_Brief_
Which lines of the records below contain the word "bisht"? Show each such line in full, and treat uppercase and lowercase as different.

_Items_
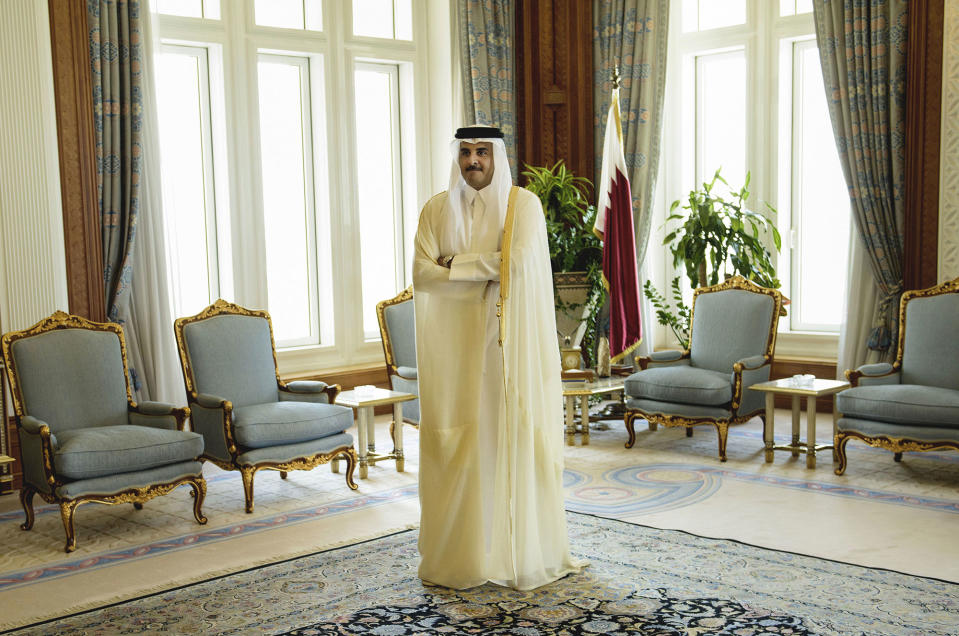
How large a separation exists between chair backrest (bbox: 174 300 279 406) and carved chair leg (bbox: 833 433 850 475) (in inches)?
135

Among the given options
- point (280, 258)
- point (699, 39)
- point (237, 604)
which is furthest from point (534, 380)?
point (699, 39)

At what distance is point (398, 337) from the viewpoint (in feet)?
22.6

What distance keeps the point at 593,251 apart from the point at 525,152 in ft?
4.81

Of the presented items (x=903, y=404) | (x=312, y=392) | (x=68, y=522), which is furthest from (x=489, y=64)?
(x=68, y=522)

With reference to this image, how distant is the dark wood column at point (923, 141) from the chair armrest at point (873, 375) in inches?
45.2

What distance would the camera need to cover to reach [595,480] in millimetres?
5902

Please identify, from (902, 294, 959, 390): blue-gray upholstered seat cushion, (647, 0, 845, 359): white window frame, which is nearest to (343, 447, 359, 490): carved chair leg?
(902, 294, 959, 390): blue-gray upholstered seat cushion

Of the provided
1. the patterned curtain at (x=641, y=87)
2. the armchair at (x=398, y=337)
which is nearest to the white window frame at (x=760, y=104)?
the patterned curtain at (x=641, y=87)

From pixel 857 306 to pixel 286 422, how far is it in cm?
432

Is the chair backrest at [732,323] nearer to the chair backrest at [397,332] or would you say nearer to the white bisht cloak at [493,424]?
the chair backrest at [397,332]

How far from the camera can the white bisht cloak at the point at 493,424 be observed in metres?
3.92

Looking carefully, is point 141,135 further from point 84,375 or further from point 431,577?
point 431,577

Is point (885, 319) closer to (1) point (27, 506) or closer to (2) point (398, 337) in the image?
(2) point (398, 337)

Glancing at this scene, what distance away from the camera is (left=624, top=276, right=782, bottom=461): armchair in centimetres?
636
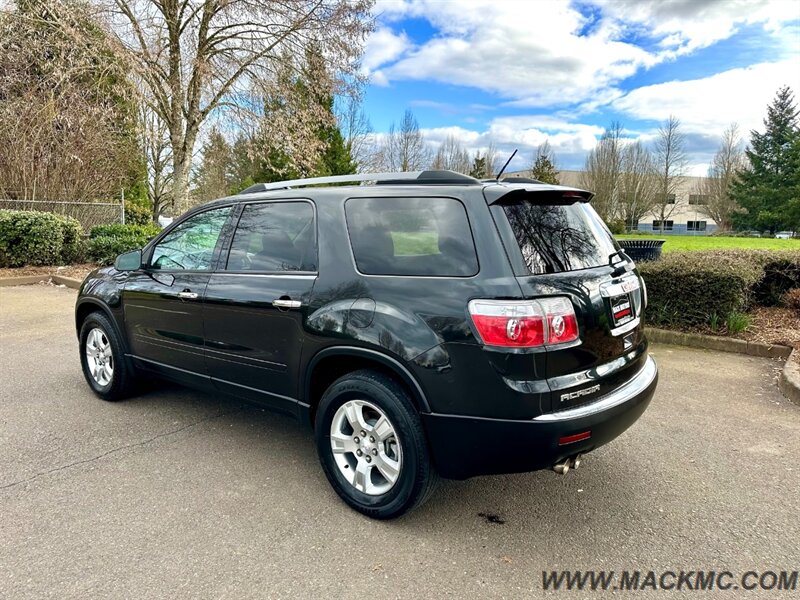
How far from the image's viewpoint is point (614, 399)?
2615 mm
...
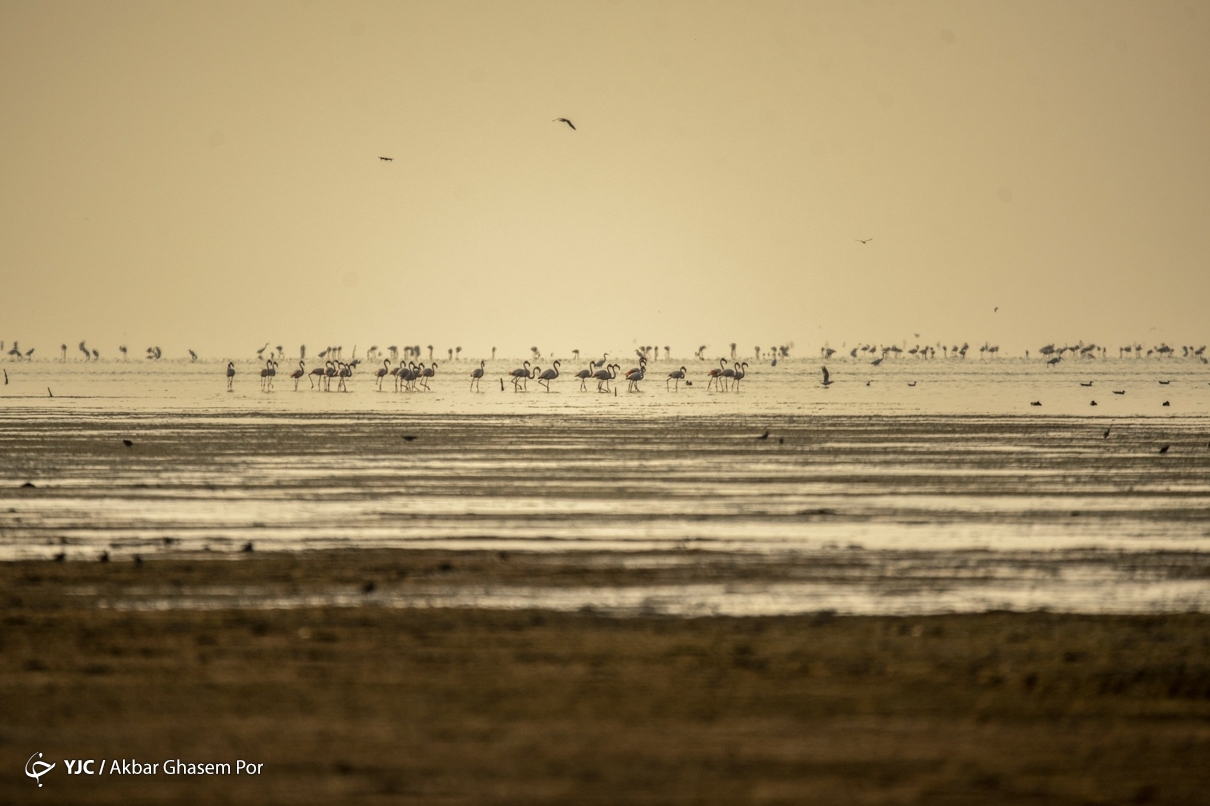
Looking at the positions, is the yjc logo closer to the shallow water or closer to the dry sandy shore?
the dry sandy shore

_Result_
Is the chair backrest at [732,323] nearer to the chair backrest at [397,332] or would you say nearer to the white bisht cloak at [493,424]?
How far from the camera can the white bisht cloak at the point at 493,424 be observed in metres?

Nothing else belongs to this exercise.